• DIRECTION:
Reproduce verbatim the passage of the article on Sunday political shows' climate coverage that opens with the words "On CBS and NBC, however, both" and closes with the words "are all impacted.".

── TEXT SECTION

Sunday morning political shows featured nine substantive climate segments in September, the highest number since June. The uptick in segments coincided, in part, with extreme weather events including Hurricane Dorian, but the shows either ignored or underreported stories like the Global Climate Strike and the new U.N. report on the oceans and cryosphere.
Sunday morning political shows’ coverage of climate in September is a mixed bag
Written by Evlondo Cooper
Published
Sen. Sheldon Whitehouse (D-RI) has been pushing the Sunday shows to offer more and better coverage of climate change. In May, he gave a speech from the Senate floor about the lack of climate coverage from major media outlets and the shallowness of the segments they do run. And today, Whitehouse released a scorecard on the shows' September performance:
CBS’ Face the Nation led the month with four substantive segments, followed by CNN’s State of the Union and Fox News Sunday with two each, and NBC’s Meet the Press with one. ABC’s This Week with George Stephanopoulos didn’t run any substantive climate segments in September.
The most substantive climate segments were about extreme weather events like Hurricane Dorian, though their quality was a mixed bag
Coverage was mixed on Hurricane Dorian, one of the strongest recorded storms to make landfall in the Atlantic and the strongest storm ever to hit the Bahamas. Although the increased frequency and severity of extreme weather events like Dorian has been linked to climate change, Fox News Sunday anchor Chris Wallace and State of the Union guest host Dana Bash framed their questions in a way that implied there was doubt about the science.
During the September 1 episode of Fox News Sunday, Wallace asked Sen. Rick Scott (R-FL):
CHRIS WALLACE (ANCHOR): One of the reasons, it seems, that -- that Dorian keeps growing is because it's traveling over so much warm water as it heads across the Caribbean, getting closer now to the Florida mainland. You have expressed mixed feelings over the years about climate change and about the role that human activity plays, but it -- it sure seems like these hurricanes are getting bigger, stronger, more intense. Do you see a connection?
CNN’s Bash interviewed acting Federal Emergency Management Agency Administrator Peter Gaynor during the September 1 episode of State of the Union and asked him the following question:
DANA BASH (GUEST HOST): Researchers say that we're going to see even more very intense [storms] due to the climate crisis. Do you agree with that?
On CBS and NBC, however, both Face the Nation and Meet the Press featured strong segments that explained how climate change is increasing the frequency and destructive power of extreme weather events like Hurricane Dorian. During the September 15 episode of Meet the Press, host Chuck Todd informed his audience about the increasing fiscal and human costs of extreme weather events, noting:
CHUCK TODD (HOST): Here's the point. If there were something else that was costing around a trillion dollars a decade, thousands of lives, most voters would notice and demand for lawmakers to do something to control that cost. What's more? Climate change doesn't respect America's red/blue divide. Red Texas, purple North Carolina, and blue California are all impacted.
The Face the Nation segment, which featured CBS News’ climate change and weather contributor Jeff Berardelli, was also noteworthy because of the depth of the discussion. Berardelli touched on how humans are driving the climate crisis, the need for grassroots action around climate, and the economic consequences of climate change.

────
── SUPPLIED ENTRIES

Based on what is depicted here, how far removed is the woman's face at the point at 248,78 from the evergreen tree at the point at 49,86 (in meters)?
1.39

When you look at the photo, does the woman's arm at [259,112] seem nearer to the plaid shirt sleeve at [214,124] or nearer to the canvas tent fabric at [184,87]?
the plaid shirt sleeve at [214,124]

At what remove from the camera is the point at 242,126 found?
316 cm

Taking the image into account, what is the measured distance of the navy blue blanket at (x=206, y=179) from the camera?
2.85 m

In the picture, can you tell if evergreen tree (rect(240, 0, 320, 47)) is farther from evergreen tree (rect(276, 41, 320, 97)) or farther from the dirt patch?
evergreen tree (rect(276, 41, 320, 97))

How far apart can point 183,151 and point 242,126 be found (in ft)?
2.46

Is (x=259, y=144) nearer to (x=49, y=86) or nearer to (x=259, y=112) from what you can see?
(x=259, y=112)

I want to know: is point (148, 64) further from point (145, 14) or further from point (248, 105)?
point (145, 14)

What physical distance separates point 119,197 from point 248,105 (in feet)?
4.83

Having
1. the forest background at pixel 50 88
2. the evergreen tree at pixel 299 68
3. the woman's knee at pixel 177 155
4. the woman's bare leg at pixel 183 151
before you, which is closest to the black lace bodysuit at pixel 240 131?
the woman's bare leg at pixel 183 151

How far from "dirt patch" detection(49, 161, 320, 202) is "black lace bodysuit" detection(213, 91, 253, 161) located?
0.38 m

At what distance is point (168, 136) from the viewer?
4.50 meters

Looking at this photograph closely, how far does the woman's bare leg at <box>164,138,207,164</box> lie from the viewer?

────

• RESULT FOR THIS EXERCISE:
On CBS and NBC, however, both Face the Nation and Meet the Press featured strong segments that explained how climate change is increasing the frequency and destructive power of extreme weather events like Hurricane Dorian. During the September 15 episode of Meet the Press, host Chuck Todd informed his audience about the increasing fiscal and human costs of extreme weather events, noting:
CHUCK TODD (HOST): Here's the point. If there were something else that was costing around a trillion dollars a decade, thousands of lives, most voters would notice and demand for lawmakers to do something to control that cost. What's more? Climate change doesn't respect America's red/blue divide. Red Texas, purple North Carolina, and blue California are all impacted.